### Reading text
Pokemon Go Away: Russians See CIA Plot, ‘Satanism’ In Viral App

A group of people playing 'Pokemon Go in Union Square in New York.

MOSCOW -- Russia’s strident conservatism, perhaps best personified by Cossacks and the Orthodox Church, probably could not have less in common with Pokemons, the multicolored, virtual "pocket monsters" from Japan's Nintendo.

So it's unsurprising that reports that Pokemon Go, a new augmented-reality app that invites users to seek and "collect" the creatures by navigating in real space with the help of a mobile device, could be unveiled in Russia this week have irked some of the country’s conservatives.

Further still, though, some in Russia have depicted the application as an extraordinary scheme by the U.S. secret services to craftily enlist millions of people across the world to photograph and film hidden, out-of-the-way places.

“Imagine that the ‘little creature’ in question doesn’t appear in some park but on a secret site where a conscript or other soldier takes and photographs it with his camera,” state news agency RIA Novosti quoted Aleksandr Mikhailov, a retired major general of the Federal Security Service (FSB), on July 15 as saying. “It’s recruitment by one's own personal desire and without any coercion. This is the ideal way for secret services to gather information. And no one takes any heed, entertainment is fashionable after all."

Russian ultranationalist thinker and frequent conspiracy theorist Aleksandr Dugin made similar allegations on July 12, even claiming that Niantic, the San-Francisco-based developer of the application, is linked to a CIA venture-capital firm.

Communications Minister Nikolai Nikiforov told Tass his ministry does not intend to specially regulate or ban the application. “Some people like creating their own startup, achieving results, some people like to lounge on the sofa all day, some people like running after Pokemons and falling into ditches. Everyone chooses for themselves, happily, we have a free country,” Nikiforov said.

On July 14, influential business newspaper Vedomosti quoted two sources in Nintendo’s Russia office as saying the application could be released by the end of this week.

Playing Pokemon GO in Minsk

There has been some hype on Russia's social networks where Pokemon Go has been trending, and experts predict it will take that country by storm, too -- much to the disapproval of some officials.

On July 14, Lyudmila Bokova, a senator from Russia’s upper house, the Federation Council, attacked the latest incarnation of the Pokemon franchise as a provocation and a trick to extract money from the parents of its fans.

“This is some kind of strange trick to renew this story, to again get children hooked on who knows what, and to actively obtain the money in their parents’ wallets,” Senator Lyudmila Bokova was quoted by Tass as saying.

'Smacks Of Satanism'

Meanwhile in St. Petersburg, the country’s cultural capital, the Irbis Orthodox Union of Cossacks called for the application to be formally banned.

Andrei Polyakov, the ataman of the society, said he intends to appeal to the Consumer Health Watchdog and the Federal Anti-Monopoly Service, znak.ru reports.

### Your tasks
(1) In the article on Russian reactions to Pokemon Go, whom did Vedomosti quote as saying the app could be released by the end of the week?
(2) Resume the article on Russian reactions to Pokemon Go, picking up after its last sentence.

### Raw data
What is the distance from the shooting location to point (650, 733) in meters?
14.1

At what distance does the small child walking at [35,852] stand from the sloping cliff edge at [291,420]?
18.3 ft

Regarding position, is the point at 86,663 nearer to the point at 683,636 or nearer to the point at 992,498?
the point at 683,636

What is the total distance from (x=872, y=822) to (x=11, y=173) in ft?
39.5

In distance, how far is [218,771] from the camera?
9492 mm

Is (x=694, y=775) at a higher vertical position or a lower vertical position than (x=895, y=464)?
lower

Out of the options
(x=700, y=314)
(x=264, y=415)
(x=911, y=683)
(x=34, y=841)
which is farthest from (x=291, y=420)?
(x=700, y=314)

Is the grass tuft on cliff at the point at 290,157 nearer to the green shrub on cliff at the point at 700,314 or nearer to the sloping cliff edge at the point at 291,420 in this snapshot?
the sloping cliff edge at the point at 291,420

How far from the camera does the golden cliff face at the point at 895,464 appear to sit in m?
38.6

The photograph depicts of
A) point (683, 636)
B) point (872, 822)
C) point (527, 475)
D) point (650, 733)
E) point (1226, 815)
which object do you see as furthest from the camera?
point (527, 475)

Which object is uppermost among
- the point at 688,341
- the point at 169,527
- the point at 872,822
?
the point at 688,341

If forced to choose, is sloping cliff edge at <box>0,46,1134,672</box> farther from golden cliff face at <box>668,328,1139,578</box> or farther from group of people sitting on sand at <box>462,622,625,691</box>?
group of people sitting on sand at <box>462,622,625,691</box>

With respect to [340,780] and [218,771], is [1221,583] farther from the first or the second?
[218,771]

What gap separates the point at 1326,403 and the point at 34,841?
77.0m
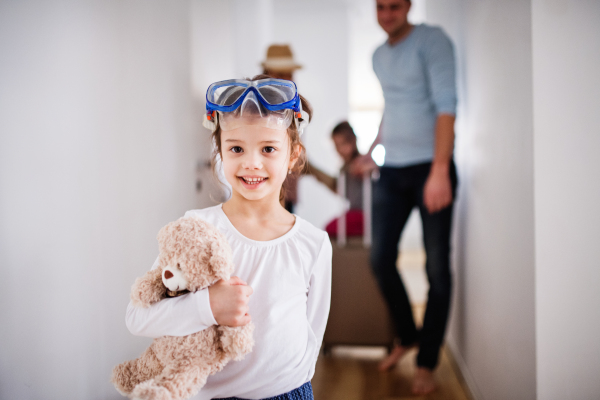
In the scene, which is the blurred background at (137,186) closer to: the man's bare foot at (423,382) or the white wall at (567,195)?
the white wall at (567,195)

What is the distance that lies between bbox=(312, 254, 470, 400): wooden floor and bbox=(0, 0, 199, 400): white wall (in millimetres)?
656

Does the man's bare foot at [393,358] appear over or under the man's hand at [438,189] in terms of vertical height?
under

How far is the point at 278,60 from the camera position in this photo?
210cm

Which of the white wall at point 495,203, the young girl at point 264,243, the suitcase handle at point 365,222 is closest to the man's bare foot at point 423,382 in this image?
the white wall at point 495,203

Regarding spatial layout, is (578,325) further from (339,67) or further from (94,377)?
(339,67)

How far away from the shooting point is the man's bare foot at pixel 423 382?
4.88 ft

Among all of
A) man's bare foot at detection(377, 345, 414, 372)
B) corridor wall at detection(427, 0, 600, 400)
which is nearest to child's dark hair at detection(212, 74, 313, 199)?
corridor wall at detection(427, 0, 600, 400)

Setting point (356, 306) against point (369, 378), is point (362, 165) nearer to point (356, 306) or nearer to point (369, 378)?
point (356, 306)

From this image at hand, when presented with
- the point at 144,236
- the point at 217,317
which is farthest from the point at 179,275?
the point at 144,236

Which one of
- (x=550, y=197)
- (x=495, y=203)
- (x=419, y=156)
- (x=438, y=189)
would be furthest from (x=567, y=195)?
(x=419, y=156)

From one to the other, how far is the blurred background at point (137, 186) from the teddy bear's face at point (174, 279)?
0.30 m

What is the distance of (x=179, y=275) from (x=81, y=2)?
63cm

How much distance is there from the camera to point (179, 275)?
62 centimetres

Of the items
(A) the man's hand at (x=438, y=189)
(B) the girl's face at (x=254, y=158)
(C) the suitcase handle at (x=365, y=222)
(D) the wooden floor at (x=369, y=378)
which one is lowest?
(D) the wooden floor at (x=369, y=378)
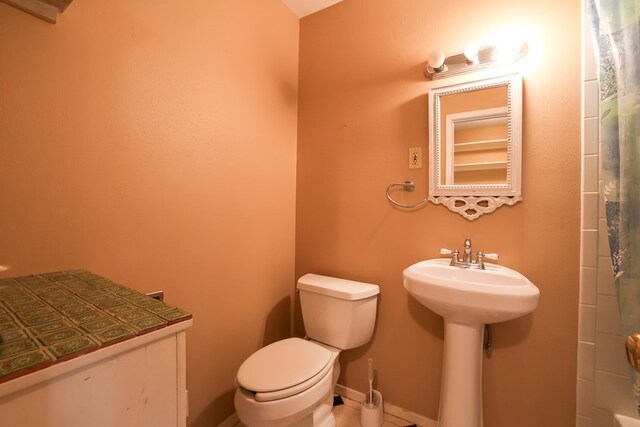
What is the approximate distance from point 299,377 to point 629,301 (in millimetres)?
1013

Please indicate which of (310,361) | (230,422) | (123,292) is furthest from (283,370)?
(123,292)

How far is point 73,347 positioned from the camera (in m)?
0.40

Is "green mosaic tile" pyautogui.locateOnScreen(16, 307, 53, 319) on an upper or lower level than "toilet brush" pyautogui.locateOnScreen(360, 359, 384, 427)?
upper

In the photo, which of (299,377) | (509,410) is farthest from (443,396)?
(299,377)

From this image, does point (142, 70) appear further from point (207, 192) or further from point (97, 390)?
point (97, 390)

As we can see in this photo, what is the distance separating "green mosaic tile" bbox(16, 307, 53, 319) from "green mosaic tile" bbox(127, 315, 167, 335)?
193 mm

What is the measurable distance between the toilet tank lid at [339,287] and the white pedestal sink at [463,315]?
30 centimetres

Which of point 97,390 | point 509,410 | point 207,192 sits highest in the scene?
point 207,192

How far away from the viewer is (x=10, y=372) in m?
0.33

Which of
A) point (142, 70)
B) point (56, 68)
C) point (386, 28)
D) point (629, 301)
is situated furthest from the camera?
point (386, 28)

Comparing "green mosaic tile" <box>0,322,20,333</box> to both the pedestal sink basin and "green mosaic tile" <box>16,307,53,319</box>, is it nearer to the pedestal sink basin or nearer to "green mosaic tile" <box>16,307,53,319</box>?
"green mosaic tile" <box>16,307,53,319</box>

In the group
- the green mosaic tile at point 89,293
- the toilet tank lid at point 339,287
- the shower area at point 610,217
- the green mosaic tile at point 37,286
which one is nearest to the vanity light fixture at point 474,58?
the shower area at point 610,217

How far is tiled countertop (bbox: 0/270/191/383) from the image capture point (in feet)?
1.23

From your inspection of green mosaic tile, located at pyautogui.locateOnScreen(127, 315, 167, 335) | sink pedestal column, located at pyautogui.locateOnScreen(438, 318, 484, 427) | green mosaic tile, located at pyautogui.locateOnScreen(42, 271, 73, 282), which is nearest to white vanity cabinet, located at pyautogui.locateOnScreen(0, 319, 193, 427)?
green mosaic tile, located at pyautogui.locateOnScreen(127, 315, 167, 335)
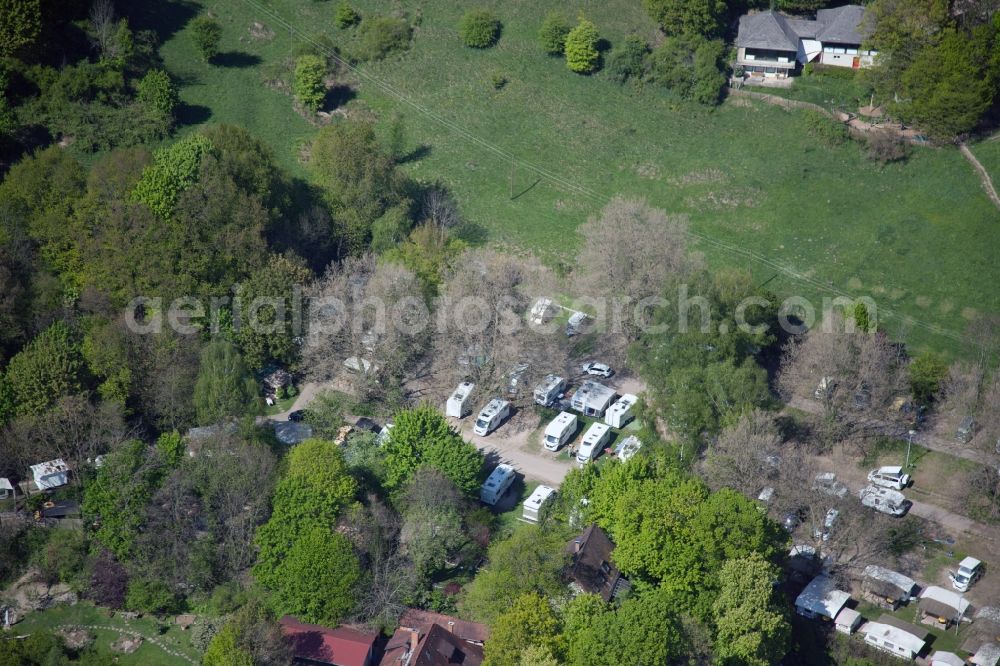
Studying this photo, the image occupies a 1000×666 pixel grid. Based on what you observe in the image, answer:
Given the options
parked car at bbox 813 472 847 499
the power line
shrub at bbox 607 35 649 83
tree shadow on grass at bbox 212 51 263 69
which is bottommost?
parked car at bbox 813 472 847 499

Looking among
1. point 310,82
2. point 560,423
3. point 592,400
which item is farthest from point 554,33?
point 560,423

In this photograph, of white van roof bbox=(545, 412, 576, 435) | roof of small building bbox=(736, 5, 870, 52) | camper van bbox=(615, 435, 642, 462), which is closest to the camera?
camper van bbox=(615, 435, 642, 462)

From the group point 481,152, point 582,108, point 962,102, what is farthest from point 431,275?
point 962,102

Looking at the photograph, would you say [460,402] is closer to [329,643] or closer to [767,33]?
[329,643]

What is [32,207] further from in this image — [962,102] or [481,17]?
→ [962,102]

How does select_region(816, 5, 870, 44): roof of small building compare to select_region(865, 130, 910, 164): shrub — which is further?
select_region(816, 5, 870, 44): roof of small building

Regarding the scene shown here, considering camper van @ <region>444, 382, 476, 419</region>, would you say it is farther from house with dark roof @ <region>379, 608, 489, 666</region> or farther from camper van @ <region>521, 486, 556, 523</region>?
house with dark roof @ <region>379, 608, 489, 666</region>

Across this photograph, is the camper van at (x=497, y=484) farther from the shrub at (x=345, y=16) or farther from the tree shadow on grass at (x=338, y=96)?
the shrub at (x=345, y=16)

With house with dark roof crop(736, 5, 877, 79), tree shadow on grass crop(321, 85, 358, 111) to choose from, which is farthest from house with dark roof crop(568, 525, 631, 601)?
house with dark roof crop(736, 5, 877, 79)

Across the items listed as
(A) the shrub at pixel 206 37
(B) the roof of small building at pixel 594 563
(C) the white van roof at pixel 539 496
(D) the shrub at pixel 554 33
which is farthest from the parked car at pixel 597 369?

### List of answers
(1) Two sources in Nintendo's Russia office.

(2)
“We need to drag people out of the virtual world; otherwise it all smacks of Satanism. There are so many real interesting things and professions in the world, so much of interest to do that it is wrong to be distracted by every nonsense."

Polyakov continued: “As for churches and temples, holy places, cultural institutions, children’s institutions, this absolutely has to be banned. We must respect culture and people’s faith, regardless which. Either there must be a sensible framework, or instructions that must be observed, or the application has to be banned completely.”

The smartphone application invites users to gather imaginary Pokemons that are projected onto images of real locations.

Vakhtang Kipshidze, a spokesman for the Russian Orthodox Church, has urged users not to play the game in places of worship. In particular, he mentioned the duels that can be called between Pokemon Go users and their retinues of pocket monsters.

The Kremlin's Council for Human Rights and Civil Society said on July 14 that it would discuss threats linked to the game and would make recommendations.

Vladimir Putin’s spokesman, Dmitry Peskov, said of the fad in the Russian context: “Pokemons are not the reason to visit the Kremlin, a jewel of world culture. Moreover, the Kremlin is unprecedentedly open, although it is the residence of the head of state."

Pokemon Go has prompted concerns outside of Russia, too. The United States Holocaust Memorial Museum in Washington, for instance, felt obliged to warn players and seek exclusion from the game, announcing that "playing the game is not appropriate in the museum, which is a memorial to the victims of Nazism."

Kuwait on July 15 banned the game at "sensitive landmarks," AP said, reportedly to include military and other government locations. Authorities in California said two men fell off a seaside cliff there after climbing through a barrier to play Pokemon Go, underscoring what U.S. officials have warned is a risky tendency to trespass in the heat of the chase.